▶ Required task A: In the passage below on the Cornish language revival, turn the paragraph beginning "The first project to codify Cornish spelling" into a short bulleted list that keeps its main facts.
▶ Required task B: Give every four-digit year that appears in the passage below on the Cornish language revival, and state briefly what the passage says happened in each.
▶ Required task C: Write the next part of the passage below on the Cornish language revival, picking up after its final sentence.

──────── Given text ────────

The Cornish language revival (Cornish: dasserghyans Kernowek, lit. ''resurrection of Cornish'') is an ongoing process to revive the use of the Cornish language of Cornwall, United Kingdom. The Cornish language's disappearance began to hasten during the 13th century, but its decline began with the Anglo-Saxon invasions of the 4th and 5th centuries.[1] The last reported person to have full knowledge of a traditional form of Cornish, John Davey, died in 1891. The revival movement started in the late 19th century as a result of antiquarian and academic interest in the language, which was already extinct, and also as a result of the Celtic revival movement. In 2009, UNESCO changed its classification of Cornish from "extinct" to "critically endangered", seen as a milestone for the revival of the language.


Commemorative plaque on Henry Jenner's home with bilingual inscription

During the 19th century the Cornish language was the subject of antiquarian interest and a number of lectures were given on the subject and pamphlets on it were published. In 1904, the Celtic language scholar and Cornish cultural activist Henry Jenner published A Handbook of the Cornish Language. The publication of this book is often considered to be the start of the current revival movement. The spelling in this book was based on that used when Cornish was last a community language in the 18th century.

Unified Cornish

The first project to codify Cornish spelling and provide a regular orthography for the revived language was that of Robert Morton Nance who outlined his work in Cornish for All in 1929. Unlike the Late Cornish-based work of Jenner, Nance's orthography, called Unified Cornish, was based mainly on the Middle Cornish of the 14th and 15th centuries. Nance believed that this period represented a high point for Cornish literature. As well as presenting a standardised spelling system, Nance also extended the attested vocabulary with forms based largely on Breton and Welsh, and published a dictionary of Unified Cornish in 1938. Nance's purist approach favoured older 'Celtic' forms rather than the historically more recent forms deriving from Middle and Early Modern English.

Nance's work became the basis of revived Cornish and his orthography was the only one in use for most of the 20th century. However, as the focus shifted from written to spoken Cornish, Nance's stiff, archaic formulation of the language seemed less suitable for a spoken revival. Also, Nance's phonology lacked some distinctions which later research showed must have existed in traditional Cornish. Unified Cornish is still in use by some speakers who, while acknowledging its shortcomings, feel it has served well for the first decades of the revival.

──────── Rows ────────

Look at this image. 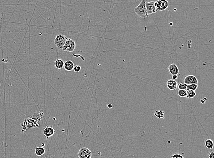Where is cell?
Instances as JSON below:
<instances>
[{
  "mask_svg": "<svg viewBox=\"0 0 214 158\" xmlns=\"http://www.w3.org/2000/svg\"><path fill=\"white\" fill-rule=\"evenodd\" d=\"M164 112L159 109L156 110L154 113L155 116L158 118H164Z\"/></svg>",
  "mask_w": 214,
  "mask_h": 158,
  "instance_id": "2e32d148",
  "label": "cell"
},
{
  "mask_svg": "<svg viewBox=\"0 0 214 158\" xmlns=\"http://www.w3.org/2000/svg\"><path fill=\"white\" fill-rule=\"evenodd\" d=\"M207 100V99L206 98V97L203 98V99H201V100H200V103L201 104H205V102H206V101Z\"/></svg>",
  "mask_w": 214,
  "mask_h": 158,
  "instance_id": "603a6c76",
  "label": "cell"
},
{
  "mask_svg": "<svg viewBox=\"0 0 214 158\" xmlns=\"http://www.w3.org/2000/svg\"><path fill=\"white\" fill-rule=\"evenodd\" d=\"M112 107H113V106H112V104H108L107 108H108V109H112Z\"/></svg>",
  "mask_w": 214,
  "mask_h": 158,
  "instance_id": "d4e9b609",
  "label": "cell"
},
{
  "mask_svg": "<svg viewBox=\"0 0 214 158\" xmlns=\"http://www.w3.org/2000/svg\"><path fill=\"white\" fill-rule=\"evenodd\" d=\"M64 62L61 59H57L54 62V66L57 69H60L64 67Z\"/></svg>",
  "mask_w": 214,
  "mask_h": 158,
  "instance_id": "4fadbf2b",
  "label": "cell"
},
{
  "mask_svg": "<svg viewBox=\"0 0 214 158\" xmlns=\"http://www.w3.org/2000/svg\"><path fill=\"white\" fill-rule=\"evenodd\" d=\"M156 11H163L168 7V2L167 0H158L154 2Z\"/></svg>",
  "mask_w": 214,
  "mask_h": 158,
  "instance_id": "277c9868",
  "label": "cell"
},
{
  "mask_svg": "<svg viewBox=\"0 0 214 158\" xmlns=\"http://www.w3.org/2000/svg\"><path fill=\"white\" fill-rule=\"evenodd\" d=\"M55 133V131L53 129V126L52 125H47L43 130V134H44V136L47 138V139L53 136Z\"/></svg>",
  "mask_w": 214,
  "mask_h": 158,
  "instance_id": "8992f818",
  "label": "cell"
},
{
  "mask_svg": "<svg viewBox=\"0 0 214 158\" xmlns=\"http://www.w3.org/2000/svg\"><path fill=\"white\" fill-rule=\"evenodd\" d=\"M205 145L208 149H213V147H214L213 141L210 139H206L205 142Z\"/></svg>",
  "mask_w": 214,
  "mask_h": 158,
  "instance_id": "9a60e30c",
  "label": "cell"
},
{
  "mask_svg": "<svg viewBox=\"0 0 214 158\" xmlns=\"http://www.w3.org/2000/svg\"><path fill=\"white\" fill-rule=\"evenodd\" d=\"M81 66L76 65V66H74L73 70L75 72H78L81 71Z\"/></svg>",
  "mask_w": 214,
  "mask_h": 158,
  "instance_id": "ffe728a7",
  "label": "cell"
},
{
  "mask_svg": "<svg viewBox=\"0 0 214 158\" xmlns=\"http://www.w3.org/2000/svg\"><path fill=\"white\" fill-rule=\"evenodd\" d=\"M77 155L79 158H91L92 156V153L88 148L83 147L79 151Z\"/></svg>",
  "mask_w": 214,
  "mask_h": 158,
  "instance_id": "5b68a950",
  "label": "cell"
},
{
  "mask_svg": "<svg viewBox=\"0 0 214 158\" xmlns=\"http://www.w3.org/2000/svg\"><path fill=\"white\" fill-rule=\"evenodd\" d=\"M198 88V84H188L186 87V90H194V91H196Z\"/></svg>",
  "mask_w": 214,
  "mask_h": 158,
  "instance_id": "e0dca14e",
  "label": "cell"
},
{
  "mask_svg": "<svg viewBox=\"0 0 214 158\" xmlns=\"http://www.w3.org/2000/svg\"><path fill=\"white\" fill-rule=\"evenodd\" d=\"M184 82L187 85L191 84H198V83L196 77L192 75H189L185 77L184 79Z\"/></svg>",
  "mask_w": 214,
  "mask_h": 158,
  "instance_id": "ba28073f",
  "label": "cell"
},
{
  "mask_svg": "<svg viewBox=\"0 0 214 158\" xmlns=\"http://www.w3.org/2000/svg\"><path fill=\"white\" fill-rule=\"evenodd\" d=\"M76 47V44L73 40L67 38L65 45L62 49L64 51L73 52Z\"/></svg>",
  "mask_w": 214,
  "mask_h": 158,
  "instance_id": "3957f363",
  "label": "cell"
},
{
  "mask_svg": "<svg viewBox=\"0 0 214 158\" xmlns=\"http://www.w3.org/2000/svg\"><path fill=\"white\" fill-rule=\"evenodd\" d=\"M74 63L71 60H68L64 63V68L67 71H71L73 70Z\"/></svg>",
  "mask_w": 214,
  "mask_h": 158,
  "instance_id": "8fae6325",
  "label": "cell"
},
{
  "mask_svg": "<svg viewBox=\"0 0 214 158\" xmlns=\"http://www.w3.org/2000/svg\"><path fill=\"white\" fill-rule=\"evenodd\" d=\"M45 149L43 147L38 146L35 150V153L38 156L43 155L45 153Z\"/></svg>",
  "mask_w": 214,
  "mask_h": 158,
  "instance_id": "7c38bea8",
  "label": "cell"
},
{
  "mask_svg": "<svg viewBox=\"0 0 214 158\" xmlns=\"http://www.w3.org/2000/svg\"><path fill=\"white\" fill-rule=\"evenodd\" d=\"M172 79L175 80L176 79H177L178 78L177 75H172Z\"/></svg>",
  "mask_w": 214,
  "mask_h": 158,
  "instance_id": "cb8c5ba5",
  "label": "cell"
},
{
  "mask_svg": "<svg viewBox=\"0 0 214 158\" xmlns=\"http://www.w3.org/2000/svg\"><path fill=\"white\" fill-rule=\"evenodd\" d=\"M208 158H214V152L213 151H211V152H210L208 155Z\"/></svg>",
  "mask_w": 214,
  "mask_h": 158,
  "instance_id": "7402d4cb",
  "label": "cell"
},
{
  "mask_svg": "<svg viewBox=\"0 0 214 158\" xmlns=\"http://www.w3.org/2000/svg\"><path fill=\"white\" fill-rule=\"evenodd\" d=\"M166 85L168 89L171 90L175 91L177 89L178 87V84L175 80L170 79L168 81Z\"/></svg>",
  "mask_w": 214,
  "mask_h": 158,
  "instance_id": "30bf717a",
  "label": "cell"
},
{
  "mask_svg": "<svg viewBox=\"0 0 214 158\" xmlns=\"http://www.w3.org/2000/svg\"><path fill=\"white\" fill-rule=\"evenodd\" d=\"M171 158H183V157L182 155H181L180 154H174L173 155L171 156Z\"/></svg>",
  "mask_w": 214,
  "mask_h": 158,
  "instance_id": "44dd1931",
  "label": "cell"
},
{
  "mask_svg": "<svg viewBox=\"0 0 214 158\" xmlns=\"http://www.w3.org/2000/svg\"><path fill=\"white\" fill-rule=\"evenodd\" d=\"M169 73L172 75H177L179 73V69L175 63L170 64L168 67Z\"/></svg>",
  "mask_w": 214,
  "mask_h": 158,
  "instance_id": "9c48e42d",
  "label": "cell"
},
{
  "mask_svg": "<svg viewBox=\"0 0 214 158\" xmlns=\"http://www.w3.org/2000/svg\"><path fill=\"white\" fill-rule=\"evenodd\" d=\"M187 84H186L185 83H180L178 85V88L180 89H184V90H186V87H187Z\"/></svg>",
  "mask_w": 214,
  "mask_h": 158,
  "instance_id": "d6986e66",
  "label": "cell"
},
{
  "mask_svg": "<svg viewBox=\"0 0 214 158\" xmlns=\"http://www.w3.org/2000/svg\"><path fill=\"white\" fill-rule=\"evenodd\" d=\"M177 93L178 95L180 97H185L186 95V90L184 89H179V91H178Z\"/></svg>",
  "mask_w": 214,
  "mask_h": 158,
  "instance_id": "ac0fdd59",
  "label": "cell"
},
{
  "mask_svg": "<svg viewBox=\"0 0 214 158\" xmlns=\"http://www.w3.org/2000/svg\"><path fill=\"white\" fill-rule=\"evenodd\" d=\"M145 4L146 0H142L140 4L134 9V12L136 14L143 19L149 17V15L147 12Z\"/></svg>",
  "mask_w": 214,
  "mask_h": 158,
  "instance_id": "6da1fadb",
  "label": "cell"
},
{
  "mask_svg": "<svg viewBox=\"0 0 214 158\" xmlns=\"http://www.w3.org/2000/svg\"><path fill=\"white\" fill-rule=\"evenodd\" d=\"M68 38L63 35L59 34L57 35L54 39V44L58 48L62 49L64 47Z\"/></svg>",
  "mask_w": 214,
  "mask_h": 158,
  "instance_id": "7a4b0ae2",
  "label": "cell"
},
{
  "mask_svg": "<svg viewBox=\"0 0 214 158\" xmlns=\"http://www.w3.org/2000/svg\"><path fill=\"white\" fill-rule=\"evenodd\" d=\"M195 96H196V93L194 90L189 89V90L186 91V97L188 99H193Z\"/></svg>",
  "mask_w": 214,
  "mask_h": 158,
  "instance_id": "5bb4252c",
  "label": "cell"
},
{
  "mask_svg": "<svg viewBox=\"0 0 214 158\" xmlns=\"http://www.w3.org/2000/svg\"><path fill=\"white\" fill-rule=\"evenodd\" d=\"M145 6L148 15L157 12L155 6L154 2V1L147 2L145 4Z\"/></svg>",
  "mask_w": 214,
  "mask_h": 158,
  "instance_id": "52a82bcc",
  "label": "cell"
}]
</instances>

────────

▶ Written answer A:
- Robert Morton Nance led the first project to codify Cornish spelling and give the revived language a regular orthography. He outlined it in Cornish for All in 1929.
- His orthography, Unified Cornish, was based mainly on the Middle Cornish of the 14th and 15th centuries, which Nance saw as a high point for Cornish literature. Jenner's work had been based on Late Cornish.
- Nance extended the attested vocabulary with forms based largely on Breton and Welsh.
- He published a dictionary of Unified Cornish in 1938.
- His purist approach favored older "Celtic" forms over more recent forms that came from Middle and Early Modern English.

▶ Written answer B:
- 1891: John Davey, the last reported person with full knowledge of a traditional form of Cornish, died.
- 1904: Henry Jenner published A Handbook of the Cornish Language.
- 1929: Robert Morton Nance outlined his work in Cornish for All.
- 1938: Nance published a dictionary of Unified Cornish.
- 2009: UNESCO changed its classification of Cornish from "extinct" to "critically endangered".

▶ Written answer C:
Kernewek Kemmyn

In 1986, in response to dissatisfaction with Unified Cornish, Ken George undertook a study of the sounds of Cornish and devised a new orthography, Kernewek Kemmyn or Common Cornish, based on his research.[1] Like Unified Cornish, Kernewek Kemmyn retained a Middle Cornish base but implemented an orthography that aspired to be as phonemic as possible. George argued that this much closer relationship between sounds and writing would make Cornish much easier to teach and learn.

In 1987, after one year of discussion, the Cornish Language Board agreed to adopt it. Its adoption by the Cornish Language Board caused a division in the Cornish language community, especially since people had been using Nance's old system for many years and were unfamiliar with the new one. While it was adopted by a majority of Cornish speakers (various estimates put it at around 55–80%), it came under fierce criticism by academic linguists for its phonological base, as well as those who found its novel orthography too different from traditional Cornish spelling conventions.

Unified Cornish Revised

In 1995, Kernewek Kemmyn was itself challenged by Nicholas Williams who in his book Cornish Today listed 26 major flaws in Kernewek Kemmyn. As an alternative, Williams devised and proposed a revision of Unified Cornish, called Unified Cornish Revised (or UCR). UCR built on Unified Cornish, making the spellings regular while keeping as close as possible to the orthographic practices of the medieval scribes. In common with Kernewek Kemmyn, UCR made use of Tudor and Late Cornish prose materials unavailable to Nance. A comprehensive English-Cornish dictionary of Unified Cornish Revised was published in 2000 and sold enough copies to merit a second edition. A response to the criticisms in Cornish Today appeared soon after in Kernewek Kemmyn – Cornish for the Twenty First Century by Ken George and Paul Dunbar. A counter-reply to the latter appeared in 2007.

Modern Cornish

In the early 1980s, Richard Gendall, who had worked with Nance, published a new system based on the works of the later Cornish writers of the 17th and 18th centuries, just before the language died out. This variety, called Modern Cornish, also known as Late Cornish, uses later, somewhat simpler grammatical constructions and a vocabulary and spelling that was more influenced by English. The orthography has undergone a number of changes. The main body promoting Modern Cornish is Cussel an Tavas Kernuak.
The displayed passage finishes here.